### REQUIREMENT
Using the news article on the Indian tiger below, explain in one to three sentences why it says the Royal Bengal Tiger is more at risk now than ever.

### DOCUMENT SECTION
%%

Rediff Navigator News

The Indian tiger is more at risk now than it ever was

Syed Firdaus Ashraf in New Delhi

It was 24 years ago that the government, waking up to the fact that the Royal Bengal Tiger, India's pride and joy, was vanishing at a rate rapid enough to raise fears of extinction that it launched Project Tiger.

That was on April 1 of 1973, and at the time, 1,827 tigers were recorded as being alive in Indian jungles at the time.

Twentyfour years later, the estimate -- for 1993, which is the latest year for which figures are available - is that the tiger population in the country today is a mere 3,750.

True, that is an improvement over 1,827 -- but not when you consider that nearly a quarter of a century has elapsed. And even more interestingly, as late as 1989, 4,334 tigers were alive in Indian forests -- so the population of the endangered beast is actually declining, even despite protection.

Just how crucial India is to the continued survival of the species can be estimated by the fact that of a total of 6,000 tigers believed alive in the world, India has two thirds. And even as the Indian tiger population shrinks with every passing year, elsewhere in the world various species of the beast -- the Caspian Tiger, the Javan Tiger and the Balinese Tiger -- have already become extinct.

India for its part has just the one species -- the Royal Bengal Tiger aka Pantherea Tigris Tigris.

And what is the future of the beast considered the most majestic of the various species of tigers? In one word, bleak. A recent report by the Environmental Investigation Agency, published under the title, The Political Wilderness -- India's Tiger Crisis indicates that the Royal Bengal Tiger is being poached at the rate of one a day.

Brigadier Ranjit Talwar, who heads the tiger conservation cell of the World Wildlife Fund, says that the new census, likely to be out in September , will probably confirm fears of widespread poaching and consequent decline in the tiger population in the country.

Despite a global ban on trading in tigers and tiger-parts which was put in place in 1975, the illicit trade continues and is currently valued at $6 billion a year. And the main reason is that the body parts of tigers are used in the manufacture of various patent medicines of Chinese origin.

"Just as herbs are used in the preparation of Ayurvedic medicines, tiger parts, mostly bones, are used in the preparation of various Chinese medicines. And this in turn means that there is a lucrative trade in tiger smuggling, mostly to China," says Brigadier Talwar.

The escalating risk that the Bengal Tiger now faces owes to the fact that with the tiger population almost non-existent in most other parts of the world, the international mafia has begun focusing on India, where the tiger still exists in numbers. And given that profit margins are high enough to make the risks acceptable, and that there is increasing demand in the market, the Indian tiger is more at risk now than it ever was.

%%

### INFORMATION
%%

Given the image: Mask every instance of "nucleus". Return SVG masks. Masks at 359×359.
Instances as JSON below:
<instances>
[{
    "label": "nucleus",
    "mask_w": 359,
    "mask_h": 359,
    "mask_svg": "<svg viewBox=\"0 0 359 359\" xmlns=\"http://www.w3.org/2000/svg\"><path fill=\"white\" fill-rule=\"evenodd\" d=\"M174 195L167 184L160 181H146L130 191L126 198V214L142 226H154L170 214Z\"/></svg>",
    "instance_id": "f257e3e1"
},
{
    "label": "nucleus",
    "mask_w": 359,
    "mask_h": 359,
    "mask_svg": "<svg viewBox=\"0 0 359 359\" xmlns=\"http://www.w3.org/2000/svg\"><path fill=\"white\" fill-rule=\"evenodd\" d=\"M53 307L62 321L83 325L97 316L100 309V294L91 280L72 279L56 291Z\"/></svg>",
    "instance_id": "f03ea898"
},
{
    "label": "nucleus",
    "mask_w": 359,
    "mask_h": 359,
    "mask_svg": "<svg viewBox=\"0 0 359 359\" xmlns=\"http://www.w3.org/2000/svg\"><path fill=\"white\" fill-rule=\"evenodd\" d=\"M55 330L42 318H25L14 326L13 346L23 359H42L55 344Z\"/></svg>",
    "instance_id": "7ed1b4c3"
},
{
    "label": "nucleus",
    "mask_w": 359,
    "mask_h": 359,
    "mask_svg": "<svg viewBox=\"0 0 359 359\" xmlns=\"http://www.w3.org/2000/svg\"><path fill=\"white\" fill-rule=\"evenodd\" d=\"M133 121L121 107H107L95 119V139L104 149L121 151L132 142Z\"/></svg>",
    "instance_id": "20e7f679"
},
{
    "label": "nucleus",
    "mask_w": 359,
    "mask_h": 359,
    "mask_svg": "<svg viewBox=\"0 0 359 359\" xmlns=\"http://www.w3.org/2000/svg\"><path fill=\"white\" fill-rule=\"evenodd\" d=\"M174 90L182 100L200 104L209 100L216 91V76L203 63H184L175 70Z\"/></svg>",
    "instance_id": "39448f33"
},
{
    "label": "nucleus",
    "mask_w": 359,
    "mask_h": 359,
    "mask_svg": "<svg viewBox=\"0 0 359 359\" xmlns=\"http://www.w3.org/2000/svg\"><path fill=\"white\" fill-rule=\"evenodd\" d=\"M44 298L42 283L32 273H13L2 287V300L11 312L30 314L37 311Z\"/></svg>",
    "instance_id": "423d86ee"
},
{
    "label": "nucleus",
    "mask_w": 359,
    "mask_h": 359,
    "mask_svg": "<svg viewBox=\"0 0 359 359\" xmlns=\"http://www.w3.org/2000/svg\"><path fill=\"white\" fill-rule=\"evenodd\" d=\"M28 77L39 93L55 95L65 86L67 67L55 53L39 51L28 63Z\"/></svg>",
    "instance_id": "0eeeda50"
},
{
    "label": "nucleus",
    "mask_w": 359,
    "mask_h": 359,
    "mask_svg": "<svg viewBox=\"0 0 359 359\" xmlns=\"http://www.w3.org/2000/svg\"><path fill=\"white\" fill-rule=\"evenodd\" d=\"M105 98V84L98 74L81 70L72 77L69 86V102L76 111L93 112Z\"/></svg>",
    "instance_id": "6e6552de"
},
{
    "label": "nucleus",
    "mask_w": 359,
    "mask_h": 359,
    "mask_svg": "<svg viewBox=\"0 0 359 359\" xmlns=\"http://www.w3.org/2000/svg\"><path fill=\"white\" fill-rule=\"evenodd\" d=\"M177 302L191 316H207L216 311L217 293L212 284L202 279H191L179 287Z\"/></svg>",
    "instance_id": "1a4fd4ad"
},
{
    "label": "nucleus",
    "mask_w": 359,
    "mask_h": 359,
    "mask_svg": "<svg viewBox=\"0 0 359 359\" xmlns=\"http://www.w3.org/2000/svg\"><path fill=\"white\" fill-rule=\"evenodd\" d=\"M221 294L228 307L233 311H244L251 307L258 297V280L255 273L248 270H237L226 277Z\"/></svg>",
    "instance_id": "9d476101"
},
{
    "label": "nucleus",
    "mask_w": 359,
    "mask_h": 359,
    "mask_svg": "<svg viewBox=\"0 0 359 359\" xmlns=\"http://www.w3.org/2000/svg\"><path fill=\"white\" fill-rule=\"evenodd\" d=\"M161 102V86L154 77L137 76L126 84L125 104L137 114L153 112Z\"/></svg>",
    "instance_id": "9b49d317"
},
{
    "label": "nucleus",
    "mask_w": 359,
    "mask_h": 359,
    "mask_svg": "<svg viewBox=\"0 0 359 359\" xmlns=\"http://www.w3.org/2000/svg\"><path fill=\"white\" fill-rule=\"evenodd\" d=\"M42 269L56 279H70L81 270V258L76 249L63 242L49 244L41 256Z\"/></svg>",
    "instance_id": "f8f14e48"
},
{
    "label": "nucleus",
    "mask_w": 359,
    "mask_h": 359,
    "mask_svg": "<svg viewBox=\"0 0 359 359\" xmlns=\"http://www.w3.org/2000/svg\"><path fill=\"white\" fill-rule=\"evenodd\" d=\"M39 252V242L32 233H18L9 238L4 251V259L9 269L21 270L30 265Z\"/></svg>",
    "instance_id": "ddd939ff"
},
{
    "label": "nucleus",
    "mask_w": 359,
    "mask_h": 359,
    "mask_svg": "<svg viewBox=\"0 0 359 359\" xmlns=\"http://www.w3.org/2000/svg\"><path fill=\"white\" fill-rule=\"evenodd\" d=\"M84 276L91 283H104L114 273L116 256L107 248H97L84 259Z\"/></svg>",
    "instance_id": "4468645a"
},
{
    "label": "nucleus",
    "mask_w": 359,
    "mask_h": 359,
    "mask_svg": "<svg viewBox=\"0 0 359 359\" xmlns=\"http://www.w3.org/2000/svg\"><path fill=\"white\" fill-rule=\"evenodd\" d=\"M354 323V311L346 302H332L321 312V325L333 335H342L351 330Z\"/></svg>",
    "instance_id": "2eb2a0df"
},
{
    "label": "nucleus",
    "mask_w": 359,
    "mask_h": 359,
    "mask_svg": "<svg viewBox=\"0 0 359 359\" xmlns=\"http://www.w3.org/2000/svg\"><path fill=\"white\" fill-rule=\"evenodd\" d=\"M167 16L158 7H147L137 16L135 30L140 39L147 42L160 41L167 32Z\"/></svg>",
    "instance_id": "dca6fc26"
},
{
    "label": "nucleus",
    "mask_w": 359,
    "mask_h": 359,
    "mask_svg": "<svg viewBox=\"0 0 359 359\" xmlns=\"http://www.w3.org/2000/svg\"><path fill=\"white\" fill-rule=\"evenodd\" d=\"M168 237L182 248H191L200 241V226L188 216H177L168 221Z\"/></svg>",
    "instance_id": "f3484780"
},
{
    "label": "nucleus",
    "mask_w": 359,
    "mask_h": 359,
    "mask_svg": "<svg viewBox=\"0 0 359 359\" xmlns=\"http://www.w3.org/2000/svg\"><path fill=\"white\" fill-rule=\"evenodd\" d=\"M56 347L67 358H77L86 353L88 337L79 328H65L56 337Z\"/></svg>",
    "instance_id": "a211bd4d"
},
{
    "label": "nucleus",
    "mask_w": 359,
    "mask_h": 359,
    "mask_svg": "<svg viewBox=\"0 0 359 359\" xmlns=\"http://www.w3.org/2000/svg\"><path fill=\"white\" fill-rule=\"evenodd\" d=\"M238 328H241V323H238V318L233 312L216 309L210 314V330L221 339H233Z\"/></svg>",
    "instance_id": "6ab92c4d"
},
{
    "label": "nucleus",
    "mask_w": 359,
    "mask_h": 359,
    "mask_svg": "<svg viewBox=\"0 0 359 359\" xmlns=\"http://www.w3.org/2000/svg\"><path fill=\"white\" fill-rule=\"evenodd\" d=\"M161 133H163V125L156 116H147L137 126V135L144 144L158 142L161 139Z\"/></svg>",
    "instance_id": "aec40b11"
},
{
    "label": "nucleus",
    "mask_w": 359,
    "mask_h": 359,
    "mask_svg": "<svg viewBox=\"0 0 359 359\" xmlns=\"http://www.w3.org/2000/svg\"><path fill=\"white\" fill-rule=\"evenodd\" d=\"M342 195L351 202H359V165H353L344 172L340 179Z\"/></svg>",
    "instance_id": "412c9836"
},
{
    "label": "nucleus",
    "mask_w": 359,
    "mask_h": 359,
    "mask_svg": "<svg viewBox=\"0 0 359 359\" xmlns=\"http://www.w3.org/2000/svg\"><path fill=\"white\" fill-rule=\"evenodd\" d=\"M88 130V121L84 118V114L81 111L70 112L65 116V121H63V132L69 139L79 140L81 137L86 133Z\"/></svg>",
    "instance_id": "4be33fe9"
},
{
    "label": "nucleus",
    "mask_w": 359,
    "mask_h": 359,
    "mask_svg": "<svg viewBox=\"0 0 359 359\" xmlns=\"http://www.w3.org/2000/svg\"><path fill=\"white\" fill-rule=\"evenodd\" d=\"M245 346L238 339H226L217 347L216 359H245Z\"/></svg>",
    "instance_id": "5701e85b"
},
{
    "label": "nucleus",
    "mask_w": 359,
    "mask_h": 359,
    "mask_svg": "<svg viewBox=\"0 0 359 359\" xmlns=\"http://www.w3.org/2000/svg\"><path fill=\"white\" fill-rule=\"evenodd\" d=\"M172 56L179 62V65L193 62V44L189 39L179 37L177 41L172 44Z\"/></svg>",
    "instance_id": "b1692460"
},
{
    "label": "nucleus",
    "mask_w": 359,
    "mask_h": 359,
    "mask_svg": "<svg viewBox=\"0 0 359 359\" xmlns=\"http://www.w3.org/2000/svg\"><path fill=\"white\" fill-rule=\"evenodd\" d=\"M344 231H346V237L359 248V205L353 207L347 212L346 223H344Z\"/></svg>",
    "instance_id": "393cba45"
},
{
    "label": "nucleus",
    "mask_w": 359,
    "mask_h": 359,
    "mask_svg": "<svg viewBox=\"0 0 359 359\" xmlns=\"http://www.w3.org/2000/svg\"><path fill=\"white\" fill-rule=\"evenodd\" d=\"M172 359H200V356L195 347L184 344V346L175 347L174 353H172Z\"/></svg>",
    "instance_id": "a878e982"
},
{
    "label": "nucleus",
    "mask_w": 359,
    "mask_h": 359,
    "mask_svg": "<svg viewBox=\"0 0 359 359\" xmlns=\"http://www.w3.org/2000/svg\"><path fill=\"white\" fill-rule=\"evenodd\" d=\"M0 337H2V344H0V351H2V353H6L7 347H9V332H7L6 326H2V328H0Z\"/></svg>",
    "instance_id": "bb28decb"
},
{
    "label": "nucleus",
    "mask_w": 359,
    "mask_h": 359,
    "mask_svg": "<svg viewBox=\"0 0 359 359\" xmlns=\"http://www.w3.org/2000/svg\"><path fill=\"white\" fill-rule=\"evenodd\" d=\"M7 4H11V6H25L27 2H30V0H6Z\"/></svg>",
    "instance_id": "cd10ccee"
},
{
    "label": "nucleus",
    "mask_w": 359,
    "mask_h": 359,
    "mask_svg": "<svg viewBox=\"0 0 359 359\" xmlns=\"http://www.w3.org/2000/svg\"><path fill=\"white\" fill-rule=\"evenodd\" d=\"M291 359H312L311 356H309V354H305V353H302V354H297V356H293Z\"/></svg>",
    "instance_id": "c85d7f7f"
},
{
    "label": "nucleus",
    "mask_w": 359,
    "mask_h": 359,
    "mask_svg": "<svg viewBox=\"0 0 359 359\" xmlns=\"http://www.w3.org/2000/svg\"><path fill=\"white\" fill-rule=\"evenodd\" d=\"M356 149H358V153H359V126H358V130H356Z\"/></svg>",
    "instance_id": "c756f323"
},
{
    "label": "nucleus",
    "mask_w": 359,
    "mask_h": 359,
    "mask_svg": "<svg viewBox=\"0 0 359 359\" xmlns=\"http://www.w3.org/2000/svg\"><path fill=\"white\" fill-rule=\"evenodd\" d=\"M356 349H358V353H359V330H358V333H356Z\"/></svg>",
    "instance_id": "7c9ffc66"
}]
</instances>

%%

### EXPECTED ANSWER
With tigers almost non-existent in most other parts of the world, the international mafia has begun focusing on India, where tigers still exist in numbers. High profit margins make the risks acceptable, and market demand keeps rising.